(Records from a dataset)
###

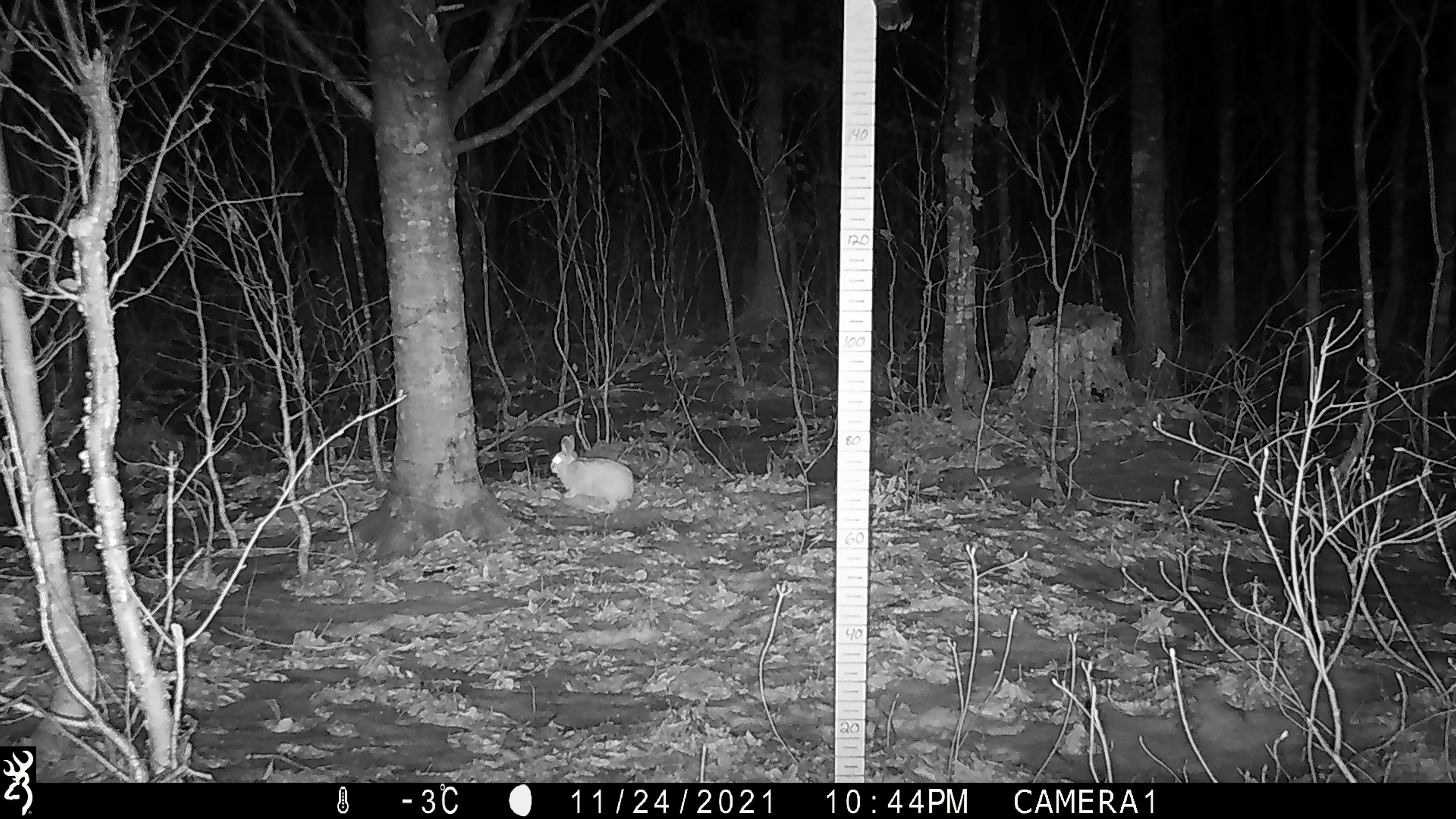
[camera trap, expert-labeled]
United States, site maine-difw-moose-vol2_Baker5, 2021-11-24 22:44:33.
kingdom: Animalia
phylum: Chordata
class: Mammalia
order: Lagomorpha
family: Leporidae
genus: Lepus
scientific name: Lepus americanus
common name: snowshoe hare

###

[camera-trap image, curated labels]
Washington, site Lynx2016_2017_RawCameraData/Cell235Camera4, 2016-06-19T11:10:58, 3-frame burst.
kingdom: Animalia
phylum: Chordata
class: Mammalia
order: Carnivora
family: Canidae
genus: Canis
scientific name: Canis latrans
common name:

###

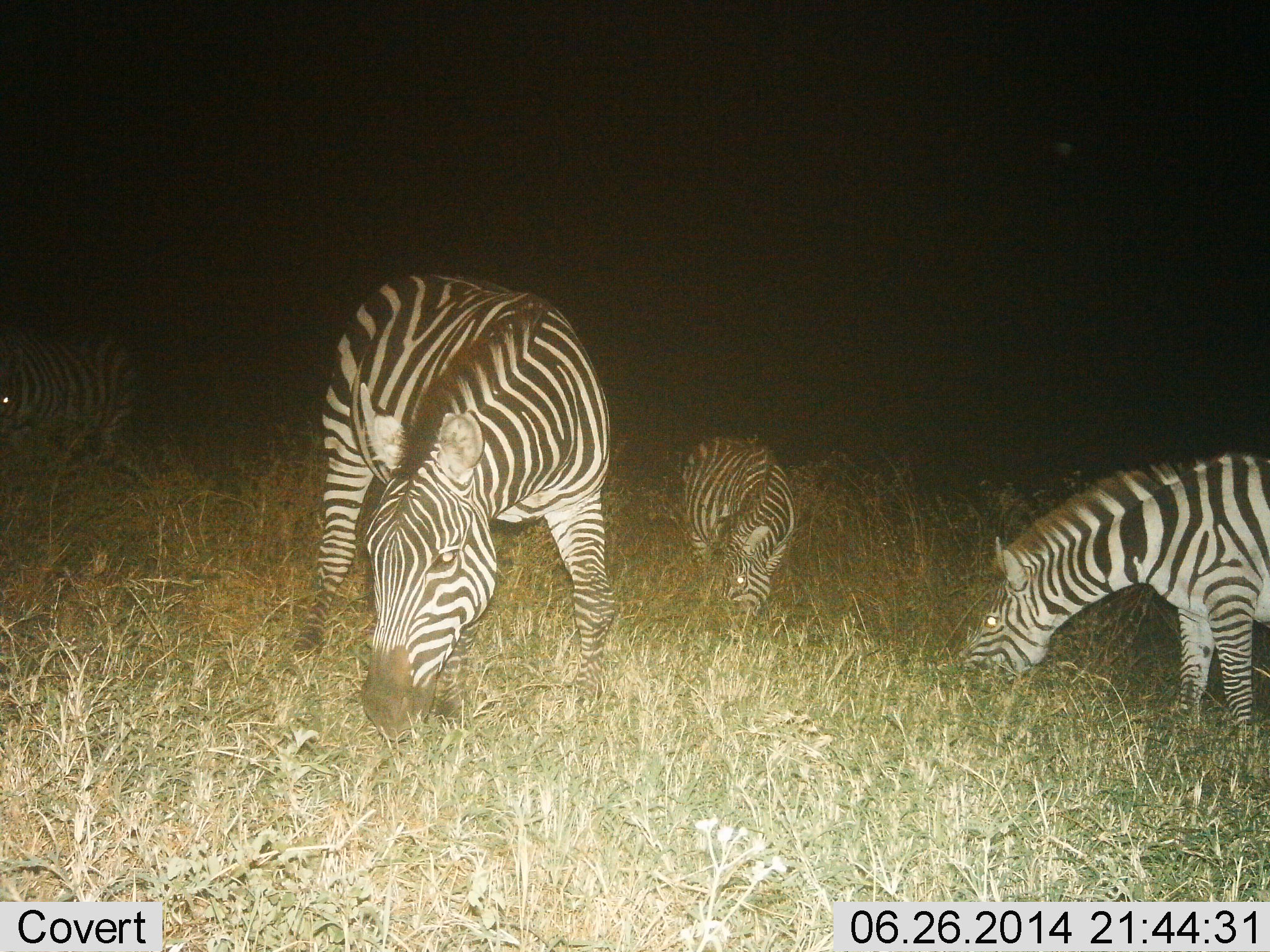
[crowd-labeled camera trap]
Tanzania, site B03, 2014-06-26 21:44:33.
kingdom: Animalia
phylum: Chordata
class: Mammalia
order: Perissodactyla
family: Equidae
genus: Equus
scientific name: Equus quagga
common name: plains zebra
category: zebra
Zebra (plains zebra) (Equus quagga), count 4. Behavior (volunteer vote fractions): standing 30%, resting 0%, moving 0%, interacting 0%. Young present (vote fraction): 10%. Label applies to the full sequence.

###

= WORK INSTRUCTION =
Give back, exactly as written, the stretch from the line with "United States, site" through the line with "common name: snowshoe hare", and no other lines from the records above.

= RESPONSE TO THE TASK =
United States, site maine-difw-moose-vol2_Baker5, 2021-11-24 22:44:33.
kingdom: Animalia
phylum: Chordata
class: Mammalia
order: Lagomorpha
family: Leporidae
genus: Lepus
scientific name: Lepus americanus
common name: snowshoe hare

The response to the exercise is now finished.